One thing doesn’t change, older men’s—and women’s—ability
to enjoy erotic pleasure. But with age, sex changes. It becomes less like the
Fourth of July, and more like Thanksgiving. However, even without exploding
fireworks, the erotic flames can still burn hot and bright—if older men adjust
to the changes aging brings, and if women involved with older men understand
what’s happening to their lovers.
When does a man become sexually “older?” It varies, but
usually between 45 and 50. A medically problematic lifestyle, for example,
smoking, typically accelerates the changes, and a healthy lifestyle may
postpone them, but even men in robust health with exemplary lifestyles
experience age-related sexual changes. Depending on the man, the changes may
develop gradually or surprisingly suddenly, like within six months.
1. Erections
become iffy.
After 45 and certainly by 50, erections rise more slowly
and become less firm and reliable. Sexual fantasies are no longer enough to
raise one. Men need fondling, and as they grow older, often increasing amounts
of more vigorous stroking. It’s disconcerting to lose firmness and suffer
wilting from minor distractions—a phone ringing—but these changes are normal.

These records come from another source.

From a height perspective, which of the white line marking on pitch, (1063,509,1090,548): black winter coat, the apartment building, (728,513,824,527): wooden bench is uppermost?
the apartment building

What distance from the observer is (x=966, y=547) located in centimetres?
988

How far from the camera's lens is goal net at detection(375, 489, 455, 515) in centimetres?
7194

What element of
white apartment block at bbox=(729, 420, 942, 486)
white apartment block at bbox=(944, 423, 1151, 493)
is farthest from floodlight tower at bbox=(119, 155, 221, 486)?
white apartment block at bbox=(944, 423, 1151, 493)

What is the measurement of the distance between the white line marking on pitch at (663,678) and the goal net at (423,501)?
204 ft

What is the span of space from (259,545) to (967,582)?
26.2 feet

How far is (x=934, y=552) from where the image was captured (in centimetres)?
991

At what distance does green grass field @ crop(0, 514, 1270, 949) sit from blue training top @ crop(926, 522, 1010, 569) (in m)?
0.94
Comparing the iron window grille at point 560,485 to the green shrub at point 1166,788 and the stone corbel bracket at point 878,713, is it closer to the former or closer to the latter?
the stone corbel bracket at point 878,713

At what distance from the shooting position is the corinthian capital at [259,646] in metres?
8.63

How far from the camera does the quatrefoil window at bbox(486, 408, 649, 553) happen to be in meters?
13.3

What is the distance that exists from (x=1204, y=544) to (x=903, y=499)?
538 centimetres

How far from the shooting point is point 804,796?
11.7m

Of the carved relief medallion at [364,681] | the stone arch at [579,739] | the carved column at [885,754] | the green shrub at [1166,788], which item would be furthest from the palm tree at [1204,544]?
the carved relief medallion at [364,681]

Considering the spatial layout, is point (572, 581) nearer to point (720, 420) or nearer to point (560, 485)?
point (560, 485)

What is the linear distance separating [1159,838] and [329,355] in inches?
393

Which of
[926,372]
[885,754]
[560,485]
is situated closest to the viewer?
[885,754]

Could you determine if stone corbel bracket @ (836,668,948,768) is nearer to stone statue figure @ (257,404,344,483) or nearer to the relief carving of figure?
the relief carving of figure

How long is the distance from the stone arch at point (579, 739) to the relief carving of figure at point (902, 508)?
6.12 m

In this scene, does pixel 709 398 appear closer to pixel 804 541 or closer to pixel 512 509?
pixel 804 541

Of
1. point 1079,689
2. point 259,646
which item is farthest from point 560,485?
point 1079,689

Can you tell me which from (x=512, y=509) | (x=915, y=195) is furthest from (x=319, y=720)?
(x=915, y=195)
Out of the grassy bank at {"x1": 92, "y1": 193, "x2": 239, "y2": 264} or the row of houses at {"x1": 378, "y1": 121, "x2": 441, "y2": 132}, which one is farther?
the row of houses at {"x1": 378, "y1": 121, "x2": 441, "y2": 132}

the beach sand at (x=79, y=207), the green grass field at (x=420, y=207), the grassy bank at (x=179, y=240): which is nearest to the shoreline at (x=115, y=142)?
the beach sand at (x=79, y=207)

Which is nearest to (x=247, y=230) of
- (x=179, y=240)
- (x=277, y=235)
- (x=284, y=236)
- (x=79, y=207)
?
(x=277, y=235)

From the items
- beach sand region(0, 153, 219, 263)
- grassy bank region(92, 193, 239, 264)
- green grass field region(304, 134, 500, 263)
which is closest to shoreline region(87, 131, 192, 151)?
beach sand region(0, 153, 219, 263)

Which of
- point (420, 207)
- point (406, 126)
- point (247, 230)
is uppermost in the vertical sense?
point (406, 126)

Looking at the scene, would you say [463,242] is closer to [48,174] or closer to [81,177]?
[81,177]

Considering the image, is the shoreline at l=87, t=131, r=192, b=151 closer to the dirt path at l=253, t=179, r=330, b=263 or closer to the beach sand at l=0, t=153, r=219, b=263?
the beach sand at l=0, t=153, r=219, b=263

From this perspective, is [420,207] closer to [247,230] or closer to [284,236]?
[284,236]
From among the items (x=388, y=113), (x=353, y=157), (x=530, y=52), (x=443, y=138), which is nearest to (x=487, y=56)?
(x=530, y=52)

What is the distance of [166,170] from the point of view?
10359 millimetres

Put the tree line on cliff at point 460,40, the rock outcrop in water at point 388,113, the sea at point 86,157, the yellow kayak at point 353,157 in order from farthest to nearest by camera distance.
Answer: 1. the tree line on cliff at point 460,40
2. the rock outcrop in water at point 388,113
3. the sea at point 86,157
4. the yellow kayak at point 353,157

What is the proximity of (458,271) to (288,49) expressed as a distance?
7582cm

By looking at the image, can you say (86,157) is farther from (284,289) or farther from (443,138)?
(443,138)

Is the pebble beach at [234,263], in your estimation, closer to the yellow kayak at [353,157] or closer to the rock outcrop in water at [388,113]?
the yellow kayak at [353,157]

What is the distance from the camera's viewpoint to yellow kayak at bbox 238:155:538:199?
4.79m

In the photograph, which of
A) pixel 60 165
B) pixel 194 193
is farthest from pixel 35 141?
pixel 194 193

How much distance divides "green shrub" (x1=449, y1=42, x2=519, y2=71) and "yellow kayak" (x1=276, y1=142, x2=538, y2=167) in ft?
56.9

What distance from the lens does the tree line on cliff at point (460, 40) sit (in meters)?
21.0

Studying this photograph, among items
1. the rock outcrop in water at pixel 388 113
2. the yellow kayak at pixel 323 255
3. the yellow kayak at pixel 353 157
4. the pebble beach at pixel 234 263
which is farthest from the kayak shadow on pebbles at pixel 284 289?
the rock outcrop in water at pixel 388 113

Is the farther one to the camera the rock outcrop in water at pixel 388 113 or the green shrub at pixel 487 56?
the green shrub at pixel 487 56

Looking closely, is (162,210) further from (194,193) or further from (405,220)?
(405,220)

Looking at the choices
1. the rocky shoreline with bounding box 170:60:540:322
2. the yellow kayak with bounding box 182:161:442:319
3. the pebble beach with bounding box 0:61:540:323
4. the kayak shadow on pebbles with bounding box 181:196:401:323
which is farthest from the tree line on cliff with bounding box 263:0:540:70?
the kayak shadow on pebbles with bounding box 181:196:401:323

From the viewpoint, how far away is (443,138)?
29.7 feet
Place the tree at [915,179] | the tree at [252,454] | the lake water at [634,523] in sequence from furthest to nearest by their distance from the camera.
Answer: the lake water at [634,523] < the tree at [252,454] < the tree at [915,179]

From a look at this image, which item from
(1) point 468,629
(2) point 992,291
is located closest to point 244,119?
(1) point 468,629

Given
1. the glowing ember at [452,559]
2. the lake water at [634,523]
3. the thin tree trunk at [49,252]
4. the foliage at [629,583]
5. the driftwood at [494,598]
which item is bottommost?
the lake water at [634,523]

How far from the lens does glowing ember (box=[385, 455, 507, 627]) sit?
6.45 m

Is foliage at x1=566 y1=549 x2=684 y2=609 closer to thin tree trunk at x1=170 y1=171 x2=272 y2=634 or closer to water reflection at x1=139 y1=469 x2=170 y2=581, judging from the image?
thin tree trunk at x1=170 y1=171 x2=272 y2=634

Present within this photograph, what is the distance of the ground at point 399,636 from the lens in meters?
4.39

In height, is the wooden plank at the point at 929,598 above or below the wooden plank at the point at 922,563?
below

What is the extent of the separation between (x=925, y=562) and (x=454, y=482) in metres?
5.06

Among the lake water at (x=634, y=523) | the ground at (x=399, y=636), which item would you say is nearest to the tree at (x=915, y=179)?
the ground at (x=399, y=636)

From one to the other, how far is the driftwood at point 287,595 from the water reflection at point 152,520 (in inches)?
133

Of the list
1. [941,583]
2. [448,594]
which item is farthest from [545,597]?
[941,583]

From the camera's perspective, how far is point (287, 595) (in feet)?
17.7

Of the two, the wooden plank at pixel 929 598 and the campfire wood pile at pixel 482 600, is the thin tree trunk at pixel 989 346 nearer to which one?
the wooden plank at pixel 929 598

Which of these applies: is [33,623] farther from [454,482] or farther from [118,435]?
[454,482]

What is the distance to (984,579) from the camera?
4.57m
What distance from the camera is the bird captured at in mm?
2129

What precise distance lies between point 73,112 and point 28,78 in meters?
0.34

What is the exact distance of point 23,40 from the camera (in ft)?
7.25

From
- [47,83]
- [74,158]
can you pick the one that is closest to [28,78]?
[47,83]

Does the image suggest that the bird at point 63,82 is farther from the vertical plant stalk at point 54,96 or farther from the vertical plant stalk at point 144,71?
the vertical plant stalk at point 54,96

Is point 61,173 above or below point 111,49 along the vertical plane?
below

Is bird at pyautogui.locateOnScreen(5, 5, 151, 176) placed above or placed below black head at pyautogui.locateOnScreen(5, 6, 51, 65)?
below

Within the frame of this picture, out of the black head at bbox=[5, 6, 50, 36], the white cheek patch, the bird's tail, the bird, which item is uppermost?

Unfortunately, many men mistake them for erectile dysfunction (ED) and become
anxious that they're nearing the end of the erotic ropes. This makes things
worse. Anxiety constricts the arteries that carry blood into the penis, making
erections even less likely.
In addition, many medical conditions impair erections,
accelerate age-related sexual changes, and contribute to ED: obesity, diabetes,
heart disease, high cholesterol, high blood pressure, and lack of regular
exercise.
True ED involves inability to raise an erection despite
extended, vigorous masturbation. If older men can still get hard solo, they
don't have ED. They have normal (annoying, perhaps infuriating) erection
changes. “Here’s my advice to older men with balky erections,” says Palo Alto,
California, sex therapist Marty Klein, Ph.D, “Relax, breathe deeply, ask for
the kind of touch that excites you, and instead of mourning what you’ve lost,
focus on the pleasure you can still enjoy.”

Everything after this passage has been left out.